● Activity list:
- a) Answer these about the forum thread:
(i) How old is Indy Nial's daughter?
(ii) When did Indy Nial's wife move out?
(iii) How old is LostJB's son?
- b) Please print the stretch of the forum thread from "## Indy Nial" through "to stay away.".

====== Text provided

# OM babysitting my daughter - not happy!



## Indy Nial (Sep 26, 2010)

OK so my wife moved out mid Feb and I'm applying to finalise the divorce this week.

Lately I keep hearing from my 7yr old daughter how the OM has been around my wife's place. OM did this, OM did that, he even babysat her while my wife was out.

This really bothers me, in the past I've told her I don't want him around my daughter until the divorce is done and dusted. She has honoured this up to now. I have now told her to either tell our daughter that this is her BF or get him to stay away.

I'm now being told I'm controlling and she will tell our daughter when she wants to. I told her that if she didn't fess up then I would tell our daughter myself. Now I'm a bully apparently!

I don't want to do this but I also think its deceptive passing the OM off as just some friend. I don't plan on saying anything other than the OM=BF and that's why mummy and daddy are divorcing.


----------



## tacoma (May 1, 2011)

Indy Nial said:


> I don't want to do this but I also think its deceptive passing the OM off as just some friend. I don't plan on saying anything other than the OM=BF and that's why mummy and daddy are divorcing.


I don`t see a problem with that.

She obviously knows somethings up and that info might lessen her confusion.


----------



## the guy (Aug 3, 2010)

Talk to you lawyer about a moral clause.

There may be some legal action you can take to prevent this from happening.
Here in the state it has been effective in keeping the OM away from stepping into your shoes.

Please spend some money and look up his criminal history. I would hate to see this POS hurt your kid. Go online, do some of your investigation but find out as much as you can about the OM. Your child is depending on you.

I don't know how old your daughter is but educate her on inapropreaite behavior from "strangers".


----------



## oceansaway (May 16, 2011)

I refused visits until I went to court over same issue. The judge was less than pleased with my ex! We ordered no contact with ow and our child! Courts are very firm on this issue. You need to protect your child and teach her morals that your ex does not have!
_Posted via Mobile Device_


----------



## LostJB (Aug 3, 2011)

Is it really possible to take legal action to keep the OW/OM away from your kids? My STBXH already moved the OW into our marital home. My 3 yr old son has seen her everytime hes been at visitations. I've only talked about it with my counselor, who says that I can't control my STBXH actions, so I just need to make sure I communicate with my son about it when he questions it. 

We even went to the parenting (court ordered) class yesterday. They stress not to introduce kids to new significant others until at least the divorce is final, but didn't mention any legal actions. My STBXH really doesn't see how this is hurting his son.

============
====== Extracted data

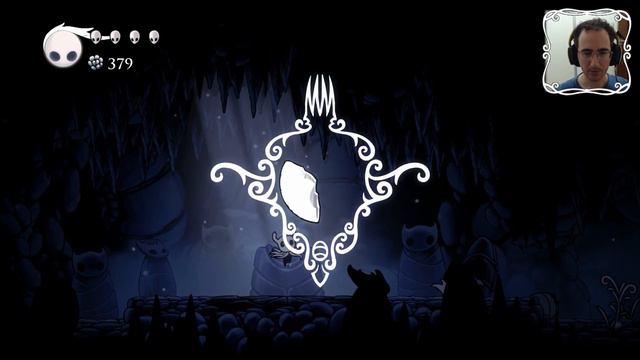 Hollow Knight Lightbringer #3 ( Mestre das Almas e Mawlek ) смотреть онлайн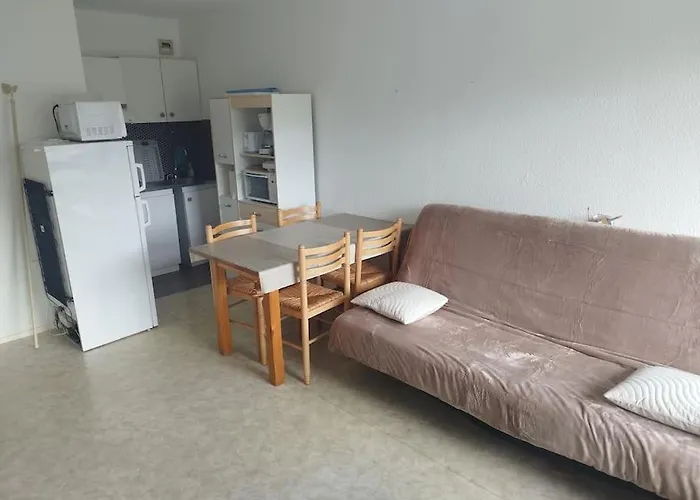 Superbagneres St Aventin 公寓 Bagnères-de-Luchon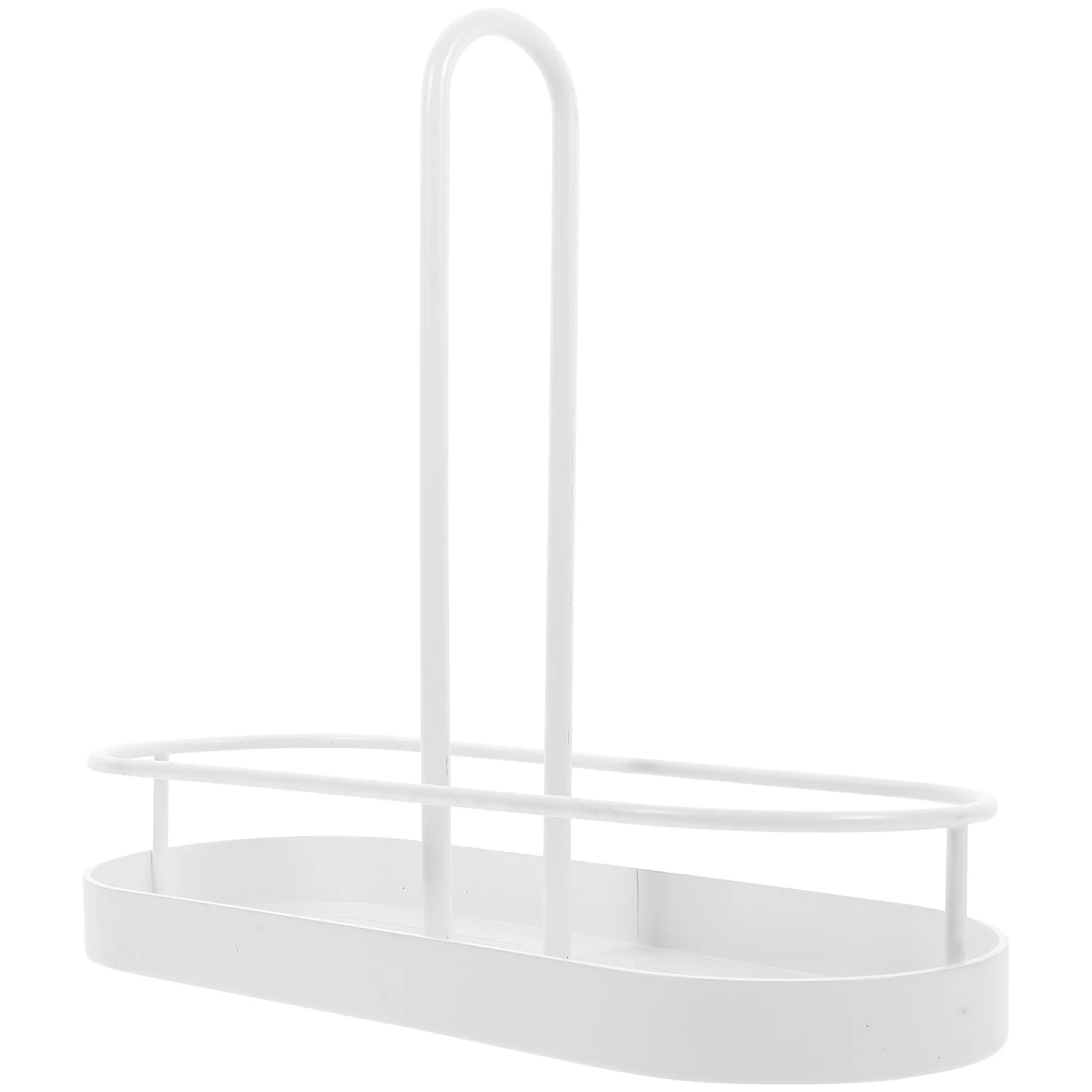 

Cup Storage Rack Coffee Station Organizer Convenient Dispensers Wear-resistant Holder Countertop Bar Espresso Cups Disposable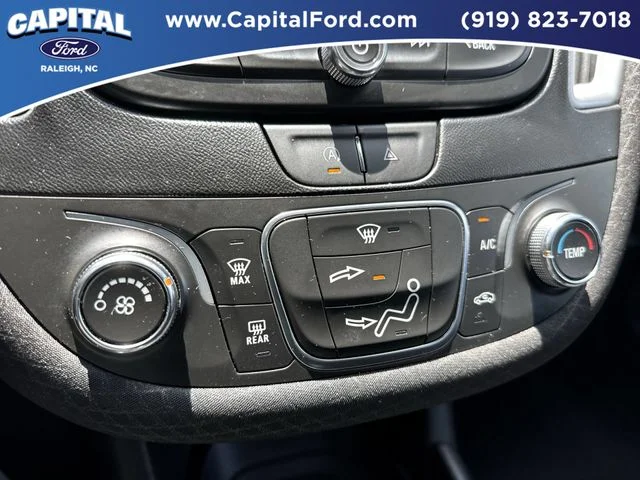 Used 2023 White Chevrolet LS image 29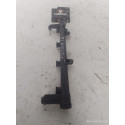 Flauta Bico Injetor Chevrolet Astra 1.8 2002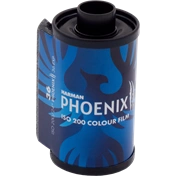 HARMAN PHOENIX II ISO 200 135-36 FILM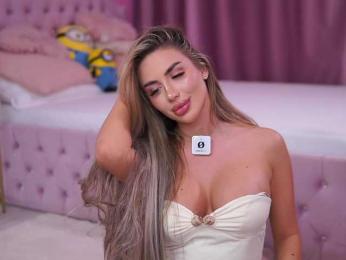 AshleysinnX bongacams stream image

============

● Solved tasks:
- a)
(i) 7 years old
(ii) Mid February
(iii) 3 years old

- b)
## Indy Nial (Sep 26, 2010)

OK so my wife moved out mid Feb and I'm applying to finalise the divorce this week.

Lately I keep hearing from my 7yr old daughter how the OM has been around my wife's place. OM did this, OM did that, he even babysat her while my wife was out.

This really bothers me, in the past I've told her I don't want him around my daughter until the divorce is done and dusted. She has honoured this up to now. I have now told her to either tell our daughter that this is her BF or get him to stay away.